Data provided >>
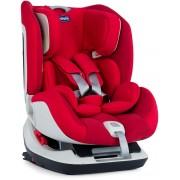 Автокресло SEAT UP 012 RED 0м -6 лет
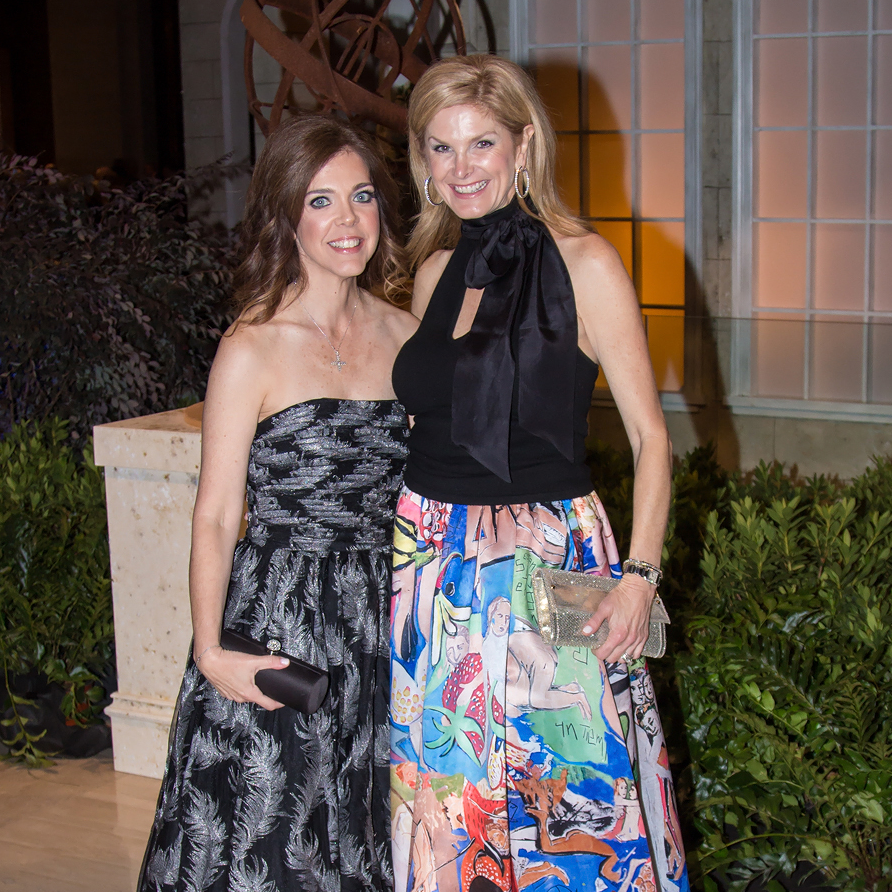 Candace Winslow in David Meister, Tanya Foster in Alice + Olivia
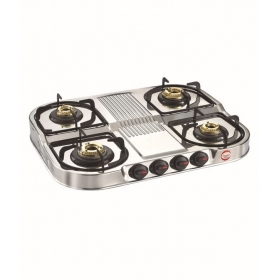 Prestige Royale Dgs 04 Stainless Steel Gas Stoves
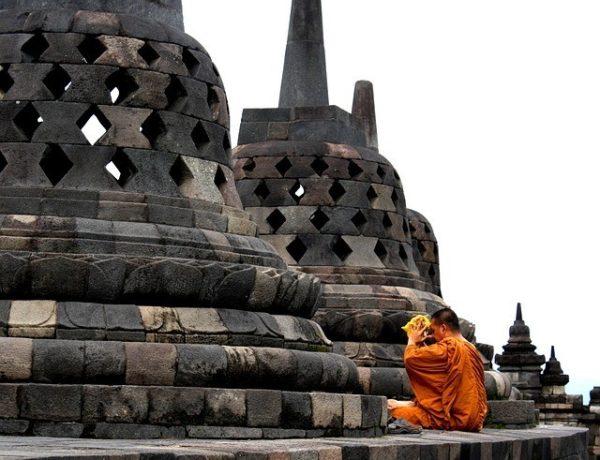 templos-budistas-que-debes-visitar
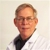 Dr. James T Moore, MD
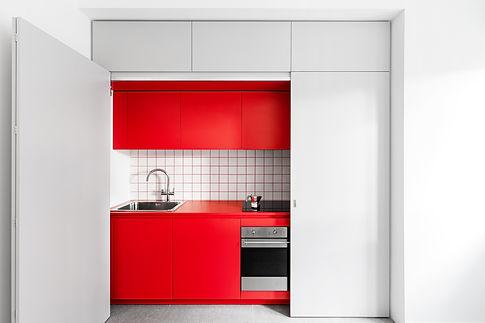 Fotografia d'interni - studio - architettura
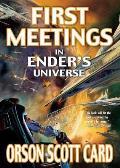 First Meetings In Enders Universe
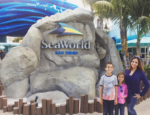 Family at SeaWorld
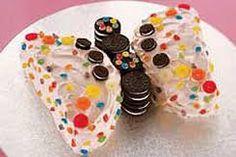 Αποτέλεσμα εικόνας για τούρτες γενεθλίων για κορίτσια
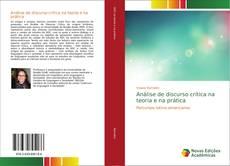 Capa do livro de Análise de discurso crítica na teoria e na prática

The task >>
Only the lines from the one containing "Fotografia d'interni - studio - architettura" through the last line of the entries should be transcribed, exactly and with no pictures.

Response below >>
 Fotografia d'interni - studio - architettura
 First Meetings In Enders Universe
 Family at SeaWorld
 Αποτέλεσμα εικόνας για τούρτες γενεθλίων για κορίτσια
 Capa do livro de Análise de discurso crítica na teoria e na prática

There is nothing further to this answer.